Two decades later, the movie has a spectacular 834K user ratings at imdb.com, and an extremely high user rating of 8.1 out of 10. The rating does drop with advancing age of the viewer, from 8.6 (out of 10) among the under-18 crowd to 7.6 from the over-45 set.

It is no surprise that most user ratings are unsparing in their praise ("One of the best movies in history", "Finally a movie that makes us think"). Of course, negative comments can be found if you persevere in such efforts ("Too many missed opportunities", "Doesn't live up to the hype") but they are decidedly in the minority.

How I felt about it. Growing up in Omaha, Nebraska, there were only four television channels. Then came cable, and suddenly there were three dozen channels. Instead of ending transmission at 1 AM, programming continued around the clock. Now the cable subscriber can have several hundred channels. Perhaps there will someday be so many channels that everyone can have one. This has happened already, on Facebook, Instagram, and YouTube.

Nonetheless, the concept of the movie is overdone. No one except Lauren has told Truman the truth? That hundreds of square miles of prime real estate has been permanently set aside for the production of one reality show, with thousands of cameras and hundreds of extras on call for a dozen hours a day, every day? To film a man selling insurance policies for forty hours a week?

So the premise is implausible, but does it matter? After all, the movie is a comedy, and the joke is that Truman is the only one not in on the joke. Truman is like a child king becoming dimly aware of his potential powers. He is constantly steered and manipulated, but the light comes on that his world is a front, and that he can escape it.

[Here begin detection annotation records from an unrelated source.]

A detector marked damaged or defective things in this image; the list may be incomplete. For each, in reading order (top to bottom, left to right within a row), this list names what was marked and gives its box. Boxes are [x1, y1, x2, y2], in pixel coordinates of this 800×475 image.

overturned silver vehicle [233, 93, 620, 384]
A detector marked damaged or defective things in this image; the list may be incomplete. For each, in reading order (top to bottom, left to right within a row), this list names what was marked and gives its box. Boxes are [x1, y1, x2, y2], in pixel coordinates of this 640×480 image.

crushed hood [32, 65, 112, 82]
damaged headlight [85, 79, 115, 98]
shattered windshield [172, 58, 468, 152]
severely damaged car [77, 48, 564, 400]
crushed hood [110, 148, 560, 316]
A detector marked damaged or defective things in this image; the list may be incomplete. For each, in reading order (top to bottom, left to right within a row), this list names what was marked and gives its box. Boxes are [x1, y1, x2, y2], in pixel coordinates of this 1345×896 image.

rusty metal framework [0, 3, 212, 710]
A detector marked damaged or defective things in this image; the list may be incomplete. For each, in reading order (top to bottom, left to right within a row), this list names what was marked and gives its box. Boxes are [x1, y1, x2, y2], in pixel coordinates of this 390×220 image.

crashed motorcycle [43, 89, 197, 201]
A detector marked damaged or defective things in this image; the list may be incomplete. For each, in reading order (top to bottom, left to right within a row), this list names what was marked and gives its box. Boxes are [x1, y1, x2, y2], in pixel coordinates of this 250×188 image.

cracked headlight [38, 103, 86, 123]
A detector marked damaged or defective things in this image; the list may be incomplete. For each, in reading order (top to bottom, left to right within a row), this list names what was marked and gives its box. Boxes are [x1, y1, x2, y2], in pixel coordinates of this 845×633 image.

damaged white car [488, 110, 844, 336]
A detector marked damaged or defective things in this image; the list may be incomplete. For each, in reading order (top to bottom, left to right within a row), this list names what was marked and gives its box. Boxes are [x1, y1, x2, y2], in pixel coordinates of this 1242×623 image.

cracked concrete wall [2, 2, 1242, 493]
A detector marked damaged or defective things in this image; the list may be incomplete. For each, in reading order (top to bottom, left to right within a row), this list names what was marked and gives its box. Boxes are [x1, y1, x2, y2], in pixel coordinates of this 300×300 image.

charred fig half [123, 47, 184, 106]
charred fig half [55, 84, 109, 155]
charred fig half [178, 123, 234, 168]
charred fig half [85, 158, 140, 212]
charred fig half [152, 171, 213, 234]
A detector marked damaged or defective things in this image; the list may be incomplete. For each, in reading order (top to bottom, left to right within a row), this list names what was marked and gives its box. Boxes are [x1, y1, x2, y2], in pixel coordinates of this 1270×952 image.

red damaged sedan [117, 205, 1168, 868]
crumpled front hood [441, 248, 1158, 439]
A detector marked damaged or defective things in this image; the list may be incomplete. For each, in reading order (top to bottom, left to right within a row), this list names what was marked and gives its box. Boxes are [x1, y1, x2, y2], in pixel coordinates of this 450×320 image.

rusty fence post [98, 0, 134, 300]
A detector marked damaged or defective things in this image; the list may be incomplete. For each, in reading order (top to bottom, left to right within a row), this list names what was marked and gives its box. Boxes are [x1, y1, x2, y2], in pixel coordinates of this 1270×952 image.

Never mind how Truman obtains a sailboat, and knows how to sail. Never mind that he has no interest in the new demure hot brunette parked in the adjacent office. Never mind that since Truman's life is contained, there is no reason to teach him that there is a Fiji, or even that life can exist outside of Seahaven. It's a movie, and a Jim Carrey movie at that, and we see it for that moment when he stops pretending he's Tom Hanks, and reverts to Fire Marshall Bill. For better or worse, it never really comes.